You've got to admire Shearwater. To so many bands the notion of songwriting consists largely of stroking their chins for a couple of hours before scrawling down a few rhyming couplets about the birds they fancy. In stark relief, birdwatcher Jonathan Meiburg likes to prepare. Thoroughly.

For instance, he'll undertake a Darwinian quest to visit many of the world's most far-flung islands, paying close attention to their physical geography, human geography, history, weather, and wildlife, all in order to inform the writing and recording of the new Shearwater album, The Golden Archipelago.

Meiburg has even prepared a loose-leaf dossier to accompany his adventures, incorporating everything from the national anthem of Bikini Atoll to missionaries' accounts of remote Aboriginal villages - and it's available only by pledging cash direct to the band. But how has this exhaustive preparation rubbed off on the album itself?

In truth, what may have been a concept album about the world's islands turns out to be rather more of an impressionistic, emotional journey than an informative or literal one. Meiburg's travelling experiences and background research have clearly inspired him, but it's the feelings rather than the textbook detail which he chooses to pour into his music. In this sense, from the listener's point of view, The Golden Archipelago functions more as a companion piece to their previous album Rook, which played a similar trick with the similarly outlandish theme of ornithology.

As with Rook, much of the songwriting is driven by Meiburg's swooping tenor, leading the listener through unfamiliar soundscapes where nothing is quite as it initially seems.

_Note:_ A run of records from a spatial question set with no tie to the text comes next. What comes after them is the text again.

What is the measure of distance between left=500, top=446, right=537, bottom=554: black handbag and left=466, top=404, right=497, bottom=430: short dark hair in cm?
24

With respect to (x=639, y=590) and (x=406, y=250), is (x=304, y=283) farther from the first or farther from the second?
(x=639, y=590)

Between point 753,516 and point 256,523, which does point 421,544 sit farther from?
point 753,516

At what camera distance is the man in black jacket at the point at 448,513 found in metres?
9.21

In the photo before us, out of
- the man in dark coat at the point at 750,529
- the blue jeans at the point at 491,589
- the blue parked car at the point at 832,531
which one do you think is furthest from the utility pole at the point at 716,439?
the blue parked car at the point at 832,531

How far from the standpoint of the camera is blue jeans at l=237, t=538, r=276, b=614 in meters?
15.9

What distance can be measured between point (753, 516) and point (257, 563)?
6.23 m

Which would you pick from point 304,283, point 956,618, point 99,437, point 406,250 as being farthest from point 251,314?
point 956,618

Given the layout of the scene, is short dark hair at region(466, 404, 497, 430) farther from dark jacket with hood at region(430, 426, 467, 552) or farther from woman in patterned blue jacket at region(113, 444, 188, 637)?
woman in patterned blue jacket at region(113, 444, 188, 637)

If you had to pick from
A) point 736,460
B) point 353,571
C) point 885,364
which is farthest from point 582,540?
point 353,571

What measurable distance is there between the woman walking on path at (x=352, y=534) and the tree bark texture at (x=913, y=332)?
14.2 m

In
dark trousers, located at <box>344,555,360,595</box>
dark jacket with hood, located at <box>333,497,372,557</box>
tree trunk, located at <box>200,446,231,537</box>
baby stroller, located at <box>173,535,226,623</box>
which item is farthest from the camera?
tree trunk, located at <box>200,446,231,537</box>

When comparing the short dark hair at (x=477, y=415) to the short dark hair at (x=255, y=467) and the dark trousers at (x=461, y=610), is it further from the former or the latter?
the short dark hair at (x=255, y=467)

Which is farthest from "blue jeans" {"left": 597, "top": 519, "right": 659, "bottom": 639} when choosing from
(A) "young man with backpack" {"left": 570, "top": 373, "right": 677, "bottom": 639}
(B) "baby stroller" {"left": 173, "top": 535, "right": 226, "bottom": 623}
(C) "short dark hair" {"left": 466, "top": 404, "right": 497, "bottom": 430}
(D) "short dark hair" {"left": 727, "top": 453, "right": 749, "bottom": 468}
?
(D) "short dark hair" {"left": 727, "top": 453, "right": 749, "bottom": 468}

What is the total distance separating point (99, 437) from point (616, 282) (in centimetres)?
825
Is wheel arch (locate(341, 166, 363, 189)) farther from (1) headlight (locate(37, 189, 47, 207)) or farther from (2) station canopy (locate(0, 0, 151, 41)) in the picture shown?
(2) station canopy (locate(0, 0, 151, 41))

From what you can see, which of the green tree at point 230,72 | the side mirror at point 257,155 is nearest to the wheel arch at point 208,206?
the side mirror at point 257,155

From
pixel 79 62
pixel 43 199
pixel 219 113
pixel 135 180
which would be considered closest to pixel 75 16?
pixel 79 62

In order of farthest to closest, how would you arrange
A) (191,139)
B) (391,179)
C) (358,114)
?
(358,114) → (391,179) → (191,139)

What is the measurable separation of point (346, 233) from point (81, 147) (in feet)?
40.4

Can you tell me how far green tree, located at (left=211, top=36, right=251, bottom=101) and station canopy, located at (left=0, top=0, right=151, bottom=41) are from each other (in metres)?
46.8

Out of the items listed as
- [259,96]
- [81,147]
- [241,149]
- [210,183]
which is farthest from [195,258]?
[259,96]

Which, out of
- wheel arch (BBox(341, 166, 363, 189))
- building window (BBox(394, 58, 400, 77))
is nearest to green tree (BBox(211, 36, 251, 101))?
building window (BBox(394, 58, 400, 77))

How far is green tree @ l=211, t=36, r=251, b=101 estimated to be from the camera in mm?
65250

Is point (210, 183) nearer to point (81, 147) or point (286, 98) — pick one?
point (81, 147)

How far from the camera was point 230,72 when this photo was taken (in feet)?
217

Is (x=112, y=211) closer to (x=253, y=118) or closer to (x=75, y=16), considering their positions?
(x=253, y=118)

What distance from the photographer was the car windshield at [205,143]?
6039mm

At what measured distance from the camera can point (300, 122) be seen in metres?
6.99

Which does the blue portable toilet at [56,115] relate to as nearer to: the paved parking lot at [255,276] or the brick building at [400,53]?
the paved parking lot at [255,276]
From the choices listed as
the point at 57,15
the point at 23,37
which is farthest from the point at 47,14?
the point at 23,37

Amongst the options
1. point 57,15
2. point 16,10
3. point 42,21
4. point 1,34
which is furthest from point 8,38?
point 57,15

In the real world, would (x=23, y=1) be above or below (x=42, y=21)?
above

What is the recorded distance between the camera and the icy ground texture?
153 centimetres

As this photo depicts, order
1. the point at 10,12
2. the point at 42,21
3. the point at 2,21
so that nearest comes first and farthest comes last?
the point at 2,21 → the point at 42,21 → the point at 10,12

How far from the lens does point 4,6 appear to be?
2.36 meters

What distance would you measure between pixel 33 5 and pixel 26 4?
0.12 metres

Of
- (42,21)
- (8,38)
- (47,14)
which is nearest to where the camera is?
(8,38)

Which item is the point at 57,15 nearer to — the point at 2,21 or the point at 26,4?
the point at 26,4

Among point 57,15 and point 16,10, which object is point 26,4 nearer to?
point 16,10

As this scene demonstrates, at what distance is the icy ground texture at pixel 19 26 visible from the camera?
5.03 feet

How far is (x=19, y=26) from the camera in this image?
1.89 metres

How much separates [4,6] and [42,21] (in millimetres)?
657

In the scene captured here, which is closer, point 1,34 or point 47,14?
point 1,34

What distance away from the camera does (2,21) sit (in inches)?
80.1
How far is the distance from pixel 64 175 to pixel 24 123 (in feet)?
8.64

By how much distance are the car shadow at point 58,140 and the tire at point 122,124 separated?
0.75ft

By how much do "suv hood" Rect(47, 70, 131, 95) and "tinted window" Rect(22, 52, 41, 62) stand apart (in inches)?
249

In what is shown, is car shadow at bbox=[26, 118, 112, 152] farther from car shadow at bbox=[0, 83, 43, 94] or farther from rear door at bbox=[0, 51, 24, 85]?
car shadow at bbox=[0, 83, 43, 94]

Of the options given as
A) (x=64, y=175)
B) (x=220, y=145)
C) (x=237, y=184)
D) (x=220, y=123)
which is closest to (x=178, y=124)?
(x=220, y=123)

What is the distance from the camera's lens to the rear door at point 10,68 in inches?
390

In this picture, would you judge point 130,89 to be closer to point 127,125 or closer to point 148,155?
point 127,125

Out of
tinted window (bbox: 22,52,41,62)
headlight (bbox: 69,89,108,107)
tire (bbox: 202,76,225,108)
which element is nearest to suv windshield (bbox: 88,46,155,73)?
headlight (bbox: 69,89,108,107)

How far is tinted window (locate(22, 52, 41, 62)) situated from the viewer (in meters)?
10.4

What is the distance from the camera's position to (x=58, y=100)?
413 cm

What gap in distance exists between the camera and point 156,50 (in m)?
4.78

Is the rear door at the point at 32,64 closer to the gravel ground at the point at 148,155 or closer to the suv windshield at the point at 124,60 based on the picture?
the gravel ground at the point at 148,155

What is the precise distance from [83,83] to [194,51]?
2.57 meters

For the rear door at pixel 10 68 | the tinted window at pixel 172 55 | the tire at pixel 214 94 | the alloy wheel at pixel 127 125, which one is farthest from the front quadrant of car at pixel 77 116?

Like Joanna Newsom's Ys, The Golden Archipelago eschews conventional verse-chorus structures, winding its way instead through linear compositions which occasionally return to the same motifs but more often strike out in unexpected directions.

Fans of baroque, overblown concept pop will quickly notice many similarities between the album and the Ninth Wave suite from Kate Bush's Hounds Of Love album - voice-led songs; unusual arrangements; the influence of Tennyson, Britten, and the ceilidh; and, most strikingly, the nautical backdrops of shanties, hornpipes and piratical yowling.

On Black Eyes, you can almost picture Meiburg perched atop a crow's nest, strapped to mast and howling at the firmament: "Look down on the rolling waves / That strike on the crumbling reef." It's shivers-down-the-back-of-the-neck stuff.

There's plenty to admire elsewhere: the Scott Walker-like poise and atmospherics of Meridian; the delicate, piano-led beauty of Hidden Lakes; or the carefully-handled quiet-loud drama of God Made Me, which ingeniously recreates the tone of a ballad within a much more complex song structure. Admirers of Rook are very unlikely to be disappointed.

For all its good points, The Golden Archipelago is a slightly patchier offering than its predecessor. On the more bombastic numbers, the lyrics are elusive and ambiguous. So, with Corridors, Meiburg's vocals creep into the realm of the histrionic, supported by end-of-the-world drumming and a lyric which may or may not be Guantanamo-related. Equally skippable is Castaways, a brassy Celtic-tinged call-to-arms which rather sounds like being shouted at by Simple Minds' Jim Kerr.

Yet The Golden Archipelago is an admirable achievement: a project that has been meticulously prepared and executed with passion and flair. Clear similarities with Rook mean that the album won't lose Shearwater any fans, and there's enough of a step forward to count this as a fine complement to their existing work. As ever, Meiburg's intensely personal, often unreadable vision is utterly central to Shearwater's work, and it's up to the listener to fill in the gaps. The decision on whether to be seduced is entirely yours.